Aquí “el mundo” no se refiere a nuestra sociedad, ni al planeta… representa todo lo que se opone al proyecto de Dios, lo que destruye la verdad y fomenta la injusticia, por eso una parte de la humanidad no quiere acoger esta presencia ni experimentar que el Espíritu de la verdad está en su interior.
Y aún da un paso más y afirma: “¡No os dejaré huerfanos!”. Esta es quizá una de las frases más esperanzadoras del evangelio. Es la gran promesa, el gran consuelo y la gran confianza.
Muchos hemos vivido la experiencia de la orfandad. Cuando mueren los padres, aunque sean mayores y dependientes, se apodera de nosotros un profundo sentimiento de desamparo y desarraigo, aunque seamos adultos y perfectamente capaces de vivir solos. ¡Y más si hemos tenido que afrontar esta pérdida en estos últimos meses, en soledad y en la distancia! Sentirnos huerfanos, enfrentarnos como huerfanos a las dificultades de la vida, es como hacerlo “sin estar a cubierto”, sin retaguardia, solos… sin nadie que nos sostenga desde atrás. Posiblemente es uno de los sentimientos más hondos del ser humano. Nos mete de lleno en una adultez distinta, más solitaria.
Pues hoy dejemos que en nosotros resuene con fuerza esta consoladora promesa de Jesús: Yo no os dejaré huerfanos nunca. Si por el bautismo, por nuestro primer encuentro con Jesús, se nos dio la gracia de sabernos y sentirnos hijos e hijas, ahora se nos asegura que esto es para siempre. Que siempre podremos vivir como hijos, con esa confianza básica de que hay alguien que nos ama, nos defiende y nos apoya, gratuita e incondicionalmente, para afrontar lo que venga. Que ser hijos e hijas define nuestra permanente relación con Dios, nos da una identidad propia. Que después de la resurrección, en este tiempo Pascual que es el definitivo, se nos asegura la presencia del Espíritu, del Padre y de Jesús mismo, en nosotros, de forma definitiva.

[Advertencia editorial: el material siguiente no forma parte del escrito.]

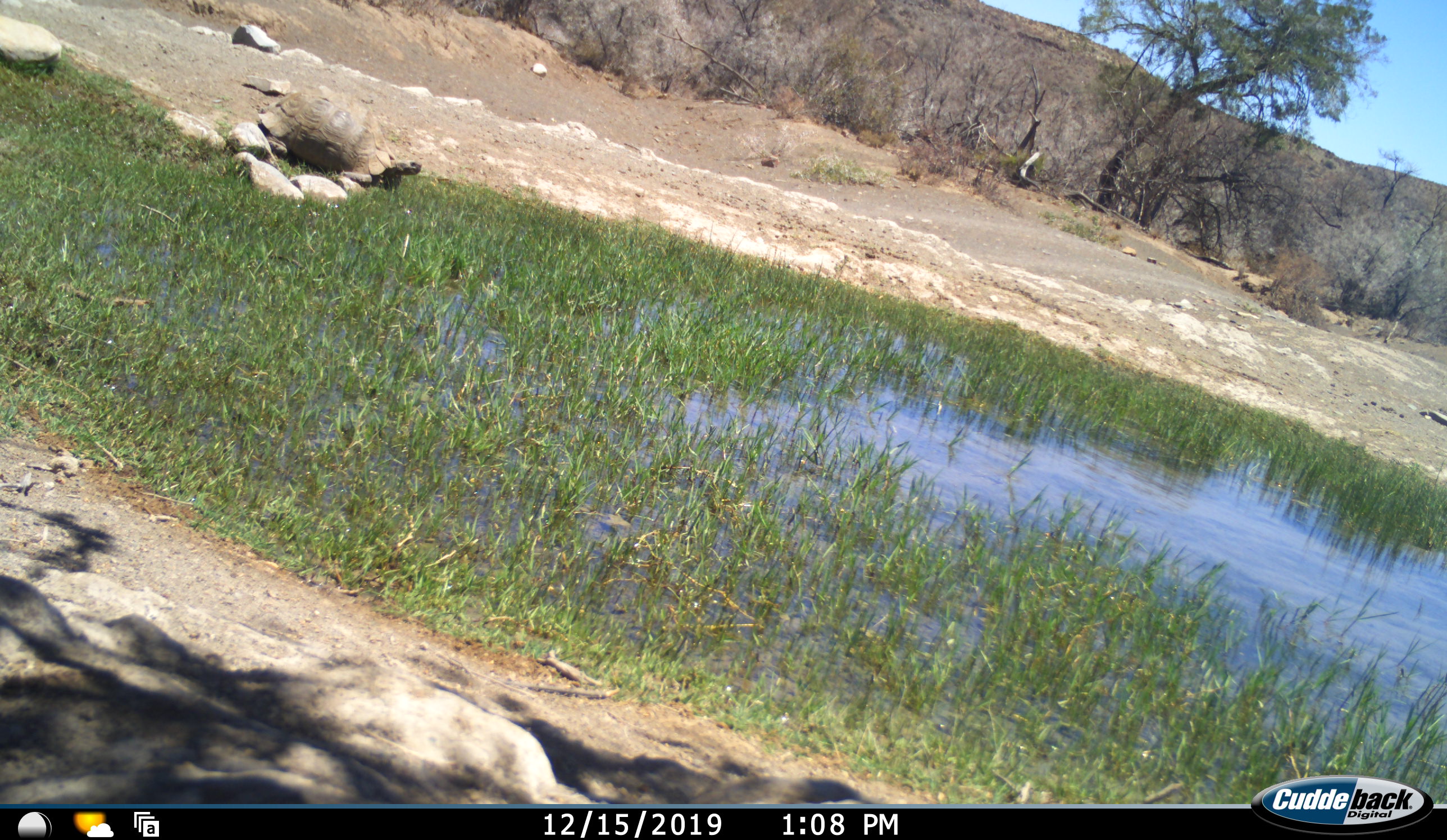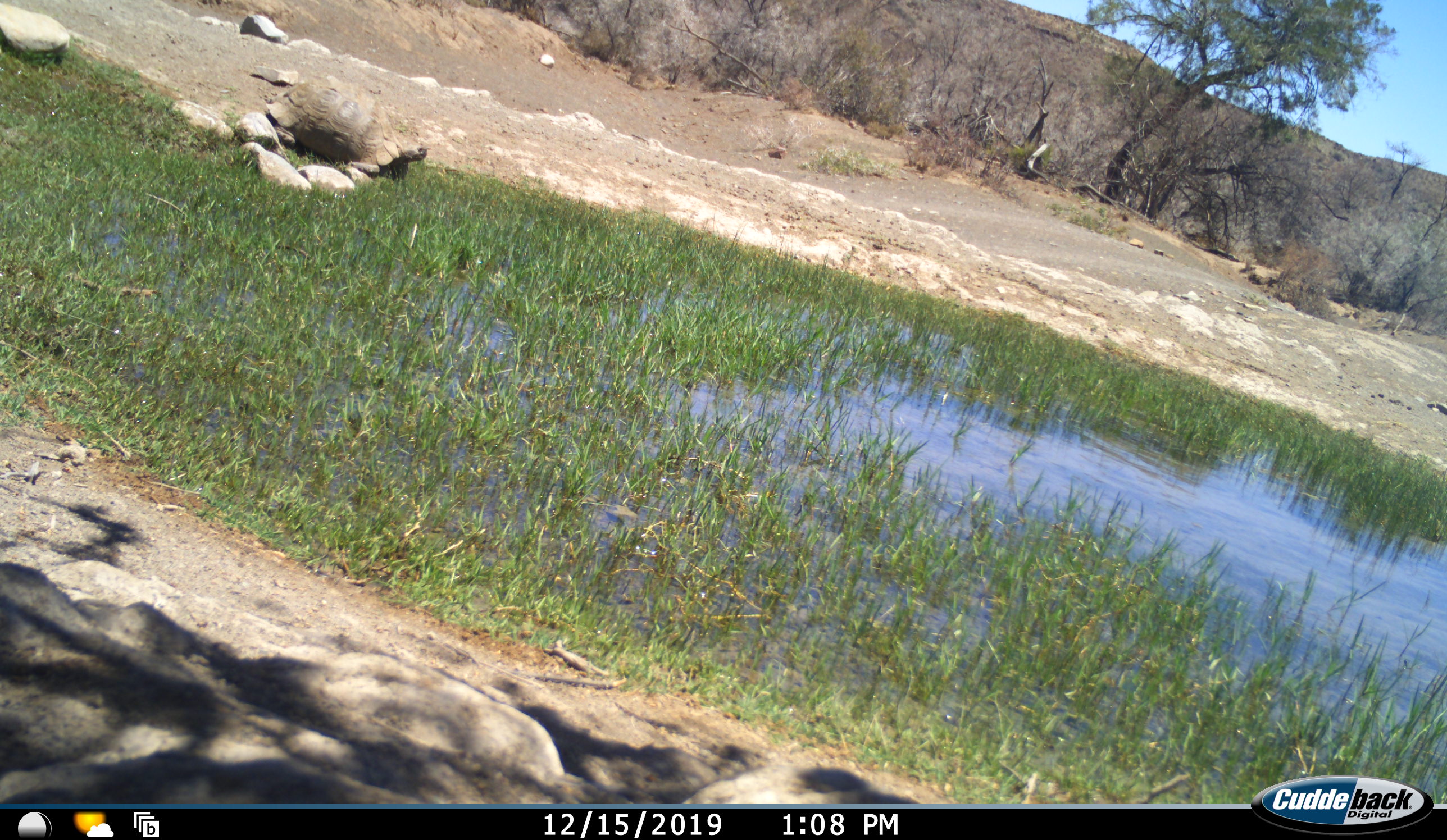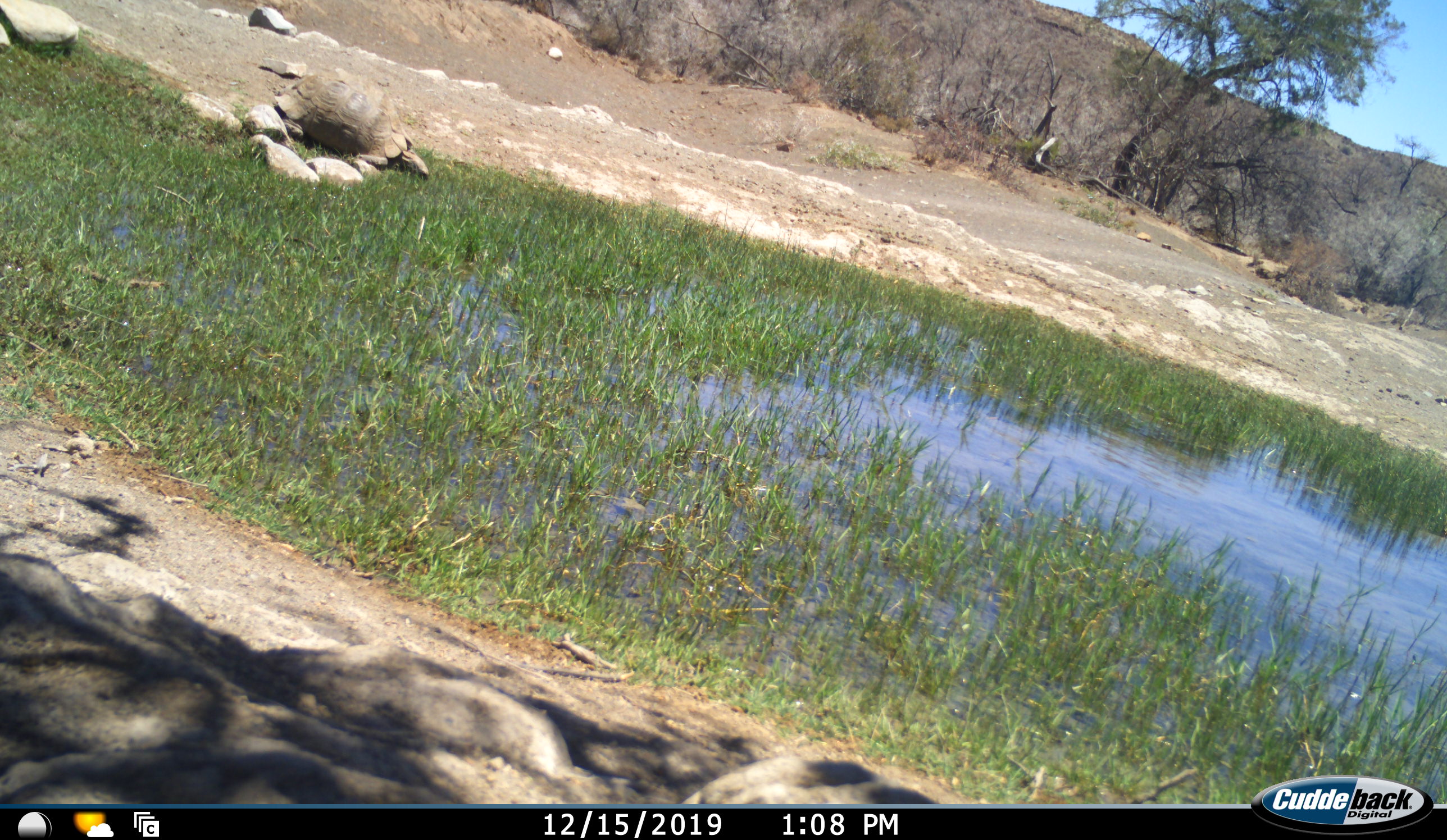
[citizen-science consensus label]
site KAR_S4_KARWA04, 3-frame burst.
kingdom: Animalia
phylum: Chordata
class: Reptilia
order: Testudines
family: Testudinidae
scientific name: Testudinidae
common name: tortoise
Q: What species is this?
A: Tortoise (Testudinidae).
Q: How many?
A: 1.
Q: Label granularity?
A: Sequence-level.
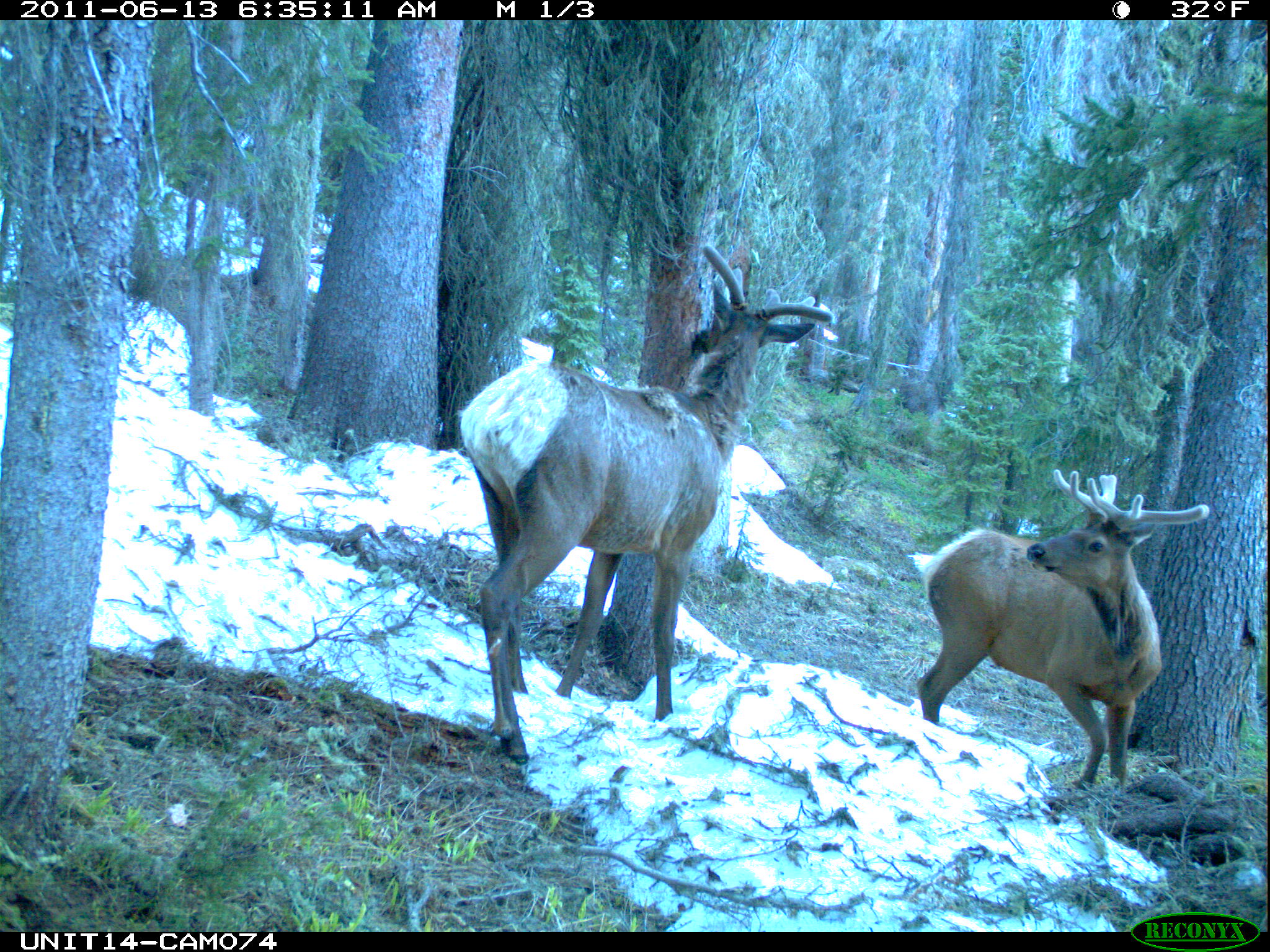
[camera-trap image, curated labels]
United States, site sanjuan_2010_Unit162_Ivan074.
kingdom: Animalia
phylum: Chordata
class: Mammalia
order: Artiodactyla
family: Cervidae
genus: Cervus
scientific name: Cervus elaphus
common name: red deer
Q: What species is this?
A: Cervus elaphus (red deer).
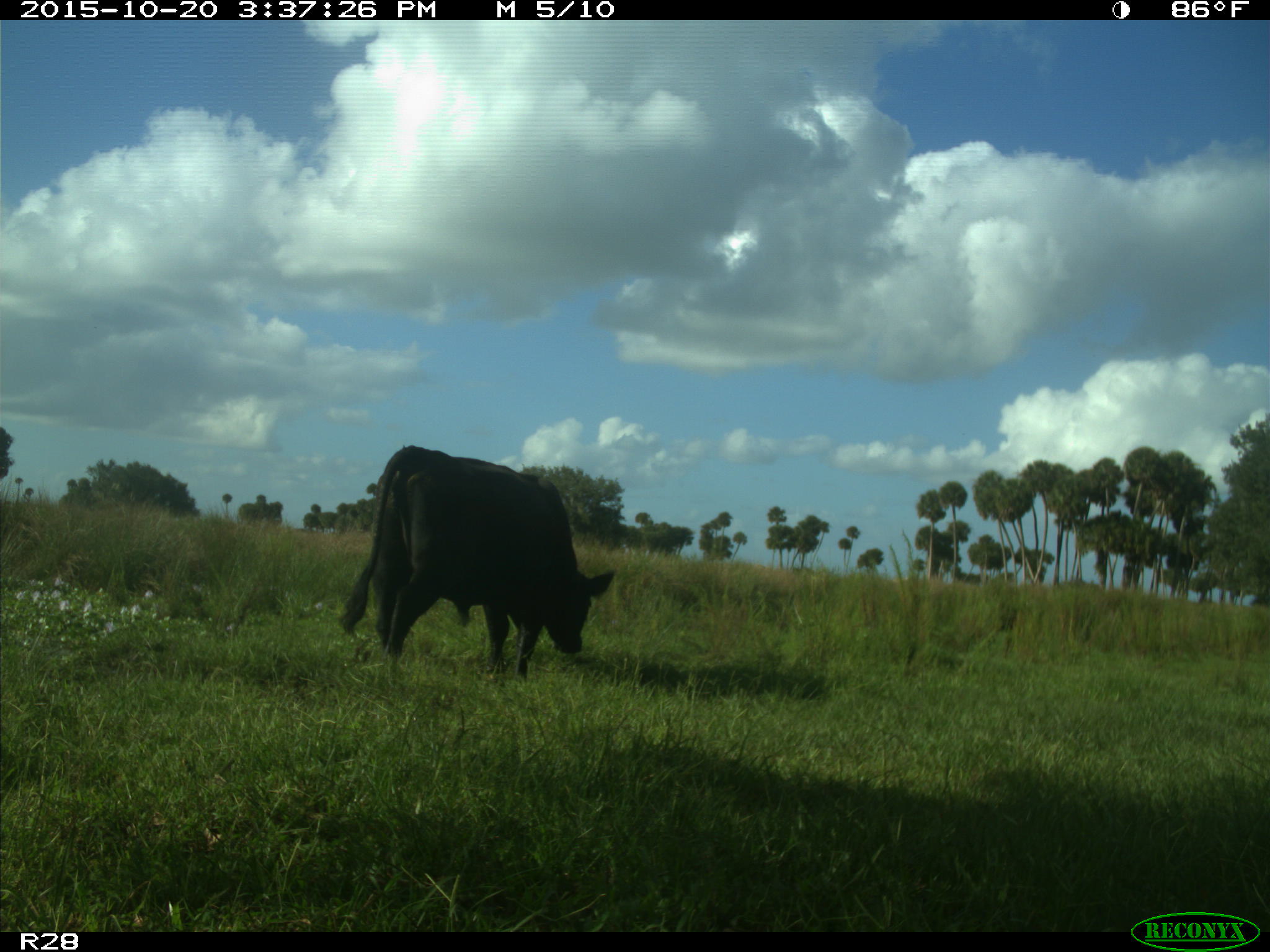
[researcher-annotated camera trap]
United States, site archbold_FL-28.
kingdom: Animalia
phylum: Chordata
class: Mammalia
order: Artiodactyla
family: Bovidae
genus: Bos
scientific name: Bos taurus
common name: domestic cow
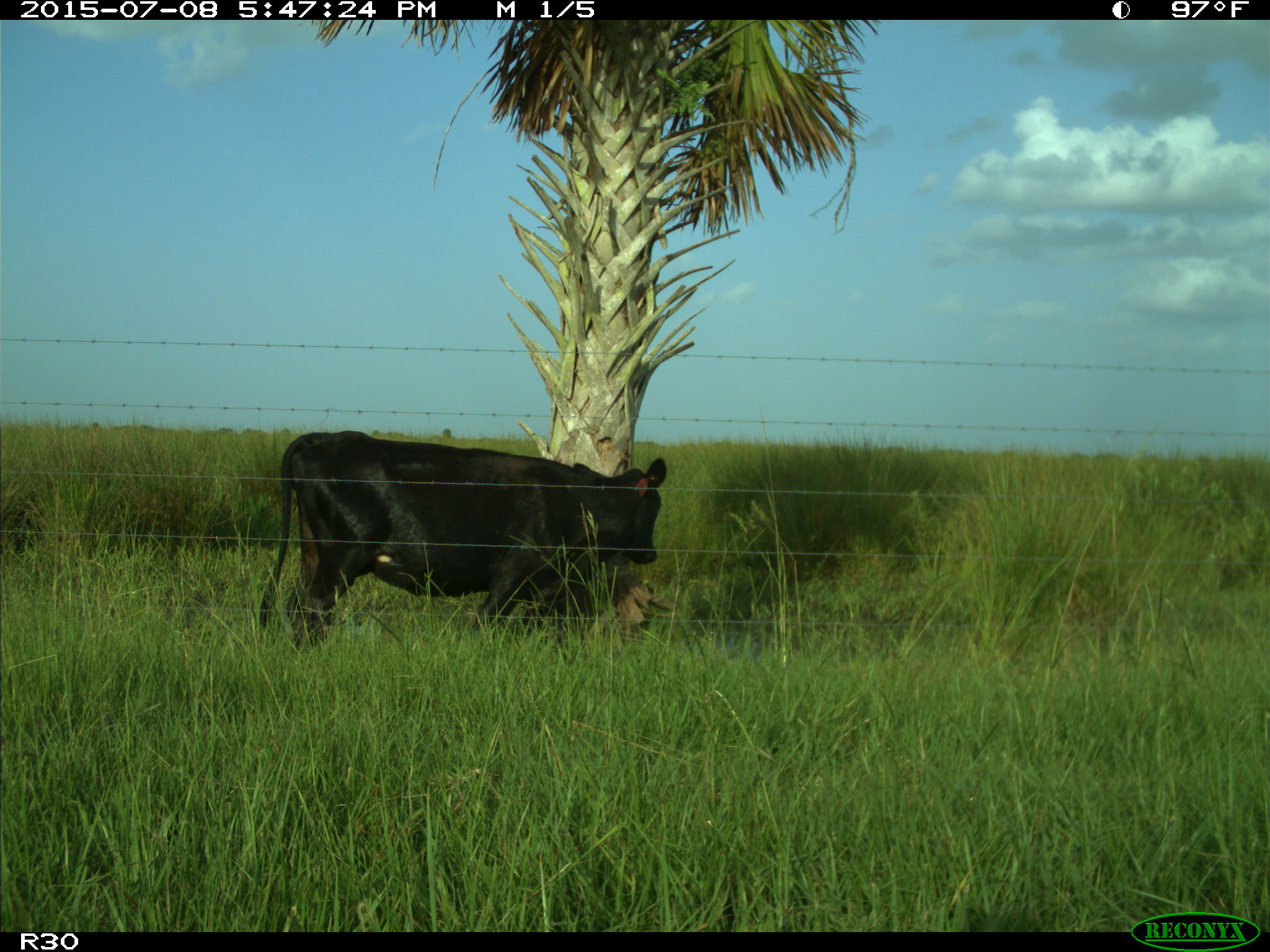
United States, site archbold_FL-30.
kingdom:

El evangelio de hoy que empieza con una condición referida a nuestro amor acaba con una afirmacion referida al suyo: “… será amado por mi Padre, y yo también lo amaré y me manifestaré a él”. Sin exigencias, sin medidas… solo si me amáis. Lo demás viene luego. Esta nueva presencia que Jesús nos promete, la del Espíritu, presencia amorosa que nos une al Padre y a Jesús mismo, nos capacita para vivir amando. Amando a su estilo, es decir, estando, como Él, siempre dispuestos a lavar los pies, a liberar de dolores y esclavitudes, a perdonar, a salir a buscar al que está perdido, a hacernos pan, partirnos y repartirnos, para aliviar las necesidades de los hermanos y hermanas, hasta dar la vida…
Es, en definitiva, conocer y reconocer agradecidos su presencia en nosotros, anunciarla, testificarla y extenderla en nuestro entorno como amor, vida y esperanza.
Que el evangelio de este domingo nos ayude a saborear esta inabarcable experiencia y podamos sentirnos plenamente gozosos fiados en la palabra de Jesús, aun en estos tiempos de oscuridad.